Information given →
####################

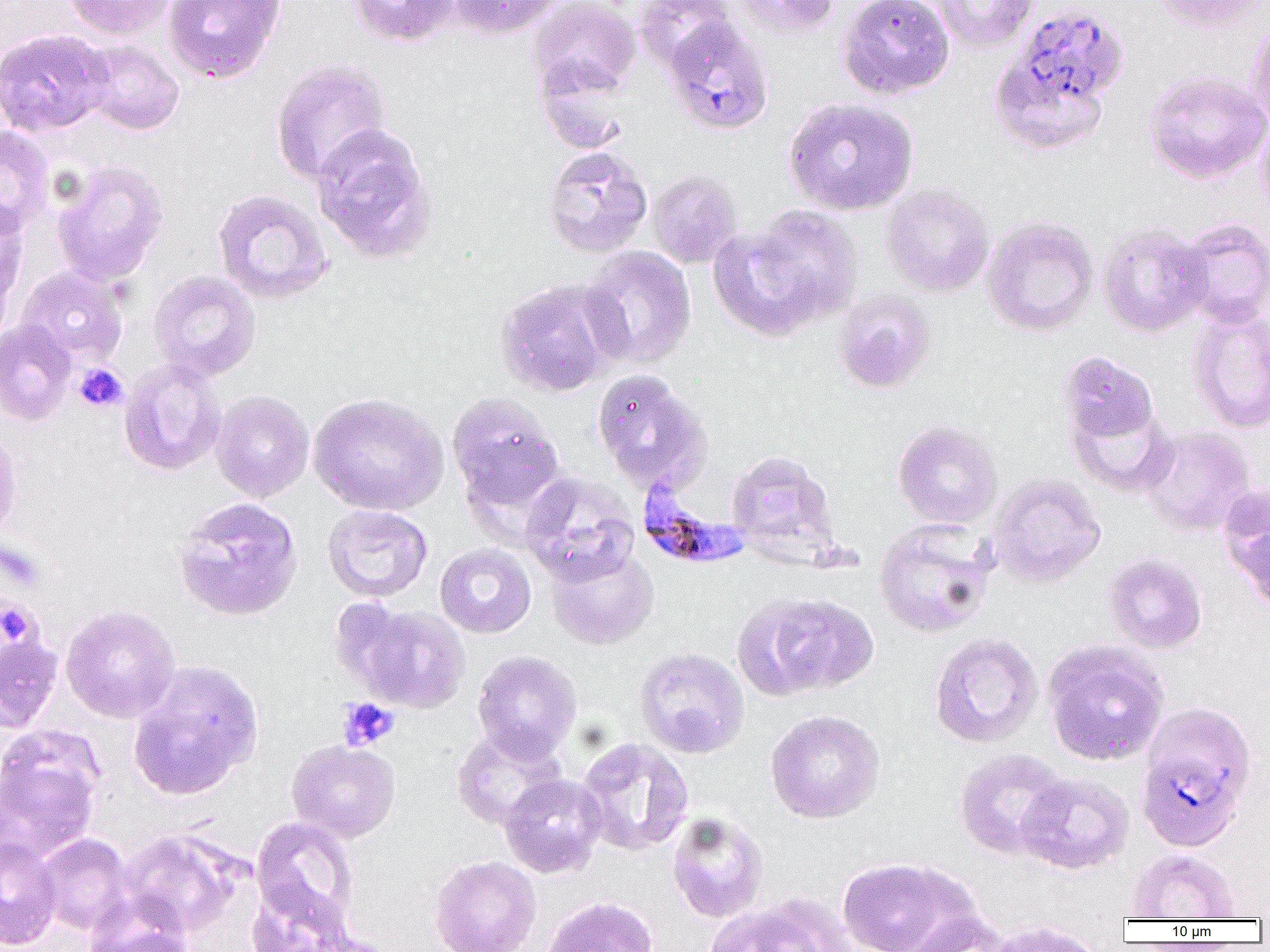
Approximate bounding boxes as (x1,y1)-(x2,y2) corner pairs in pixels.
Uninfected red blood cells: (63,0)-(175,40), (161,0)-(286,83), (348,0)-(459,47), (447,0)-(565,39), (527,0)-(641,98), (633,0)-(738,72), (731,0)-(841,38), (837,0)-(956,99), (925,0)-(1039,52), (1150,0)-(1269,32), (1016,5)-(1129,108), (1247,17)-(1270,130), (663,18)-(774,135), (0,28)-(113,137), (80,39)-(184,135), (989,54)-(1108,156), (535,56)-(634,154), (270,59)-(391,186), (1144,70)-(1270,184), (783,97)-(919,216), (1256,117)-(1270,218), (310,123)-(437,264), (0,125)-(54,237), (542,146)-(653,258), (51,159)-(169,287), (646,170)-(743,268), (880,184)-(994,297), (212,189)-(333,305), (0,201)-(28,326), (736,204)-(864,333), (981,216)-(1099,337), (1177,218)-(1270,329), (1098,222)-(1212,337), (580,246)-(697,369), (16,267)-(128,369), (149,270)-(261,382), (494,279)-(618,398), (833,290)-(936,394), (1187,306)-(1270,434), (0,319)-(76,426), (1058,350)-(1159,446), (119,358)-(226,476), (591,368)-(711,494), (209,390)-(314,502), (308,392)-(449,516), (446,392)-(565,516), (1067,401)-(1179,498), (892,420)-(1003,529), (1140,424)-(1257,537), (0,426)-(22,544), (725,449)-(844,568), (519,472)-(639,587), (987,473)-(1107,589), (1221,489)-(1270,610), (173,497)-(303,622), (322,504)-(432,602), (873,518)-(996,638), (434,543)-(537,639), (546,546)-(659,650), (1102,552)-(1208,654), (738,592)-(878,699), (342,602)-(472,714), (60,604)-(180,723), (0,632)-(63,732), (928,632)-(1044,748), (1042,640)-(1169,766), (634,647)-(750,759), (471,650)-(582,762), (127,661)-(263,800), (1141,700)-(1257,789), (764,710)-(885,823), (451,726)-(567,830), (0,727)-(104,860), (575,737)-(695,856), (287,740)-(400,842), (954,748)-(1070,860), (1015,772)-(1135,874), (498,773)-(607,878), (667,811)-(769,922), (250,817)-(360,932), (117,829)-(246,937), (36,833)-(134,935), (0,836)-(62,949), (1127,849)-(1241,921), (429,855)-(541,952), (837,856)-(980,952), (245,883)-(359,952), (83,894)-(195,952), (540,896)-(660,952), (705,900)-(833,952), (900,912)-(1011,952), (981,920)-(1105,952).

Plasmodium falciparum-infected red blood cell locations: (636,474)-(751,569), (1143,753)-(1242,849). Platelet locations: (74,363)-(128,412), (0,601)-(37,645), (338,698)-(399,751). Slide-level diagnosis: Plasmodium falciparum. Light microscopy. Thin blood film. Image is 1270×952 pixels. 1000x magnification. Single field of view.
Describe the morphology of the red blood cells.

####################

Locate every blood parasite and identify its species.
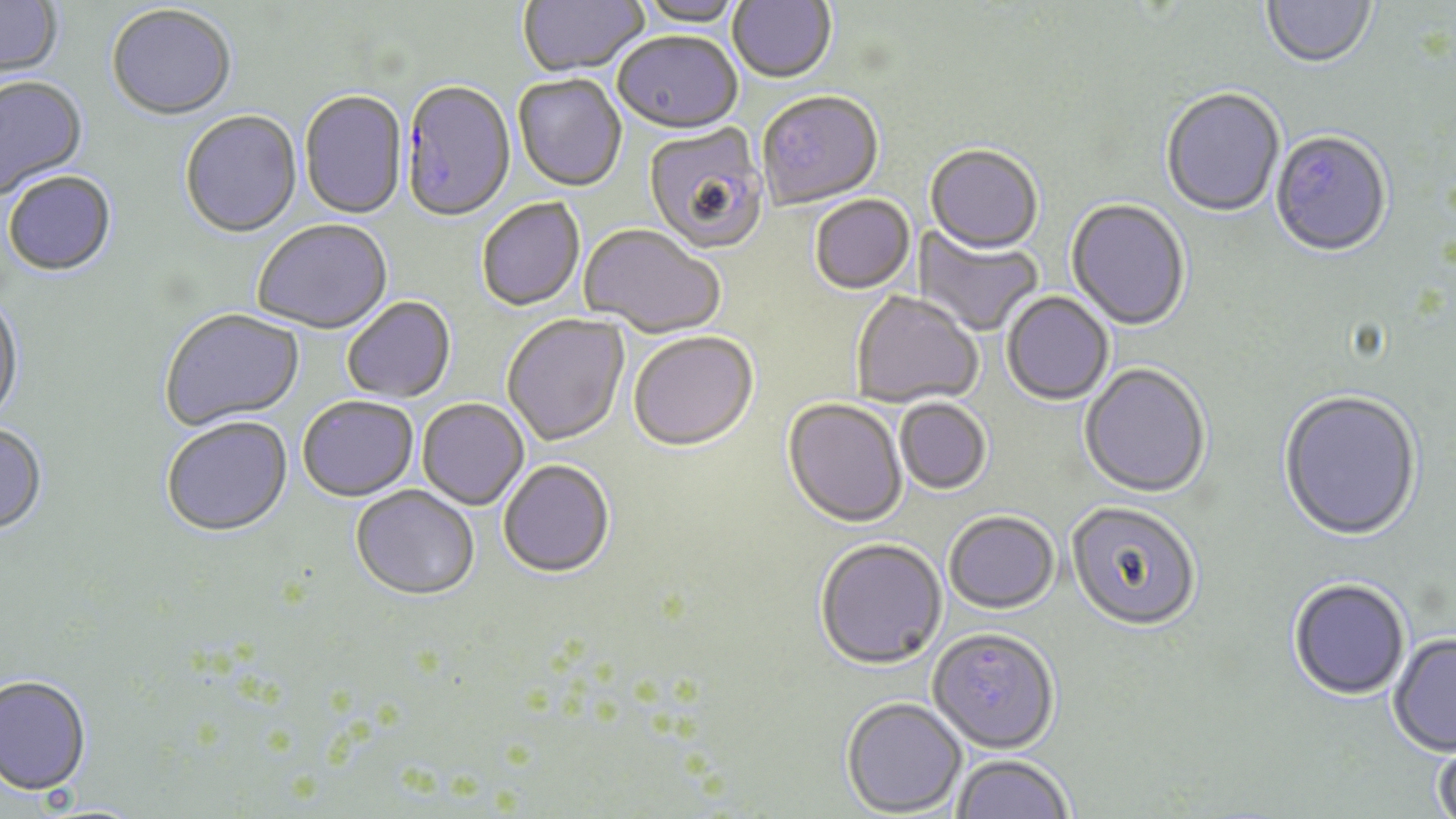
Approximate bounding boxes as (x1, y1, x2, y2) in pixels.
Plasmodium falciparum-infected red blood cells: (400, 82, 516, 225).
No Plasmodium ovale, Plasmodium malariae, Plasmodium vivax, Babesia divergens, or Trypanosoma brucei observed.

####################

What is needed is every line of the records above that contains the word "bounding".

Approximate bounding boxes as (x1,y1)-(x2,y2) corner pairs in pixels.
Approximate bounding boxes as (x1, y1, x2, y2) in pixels.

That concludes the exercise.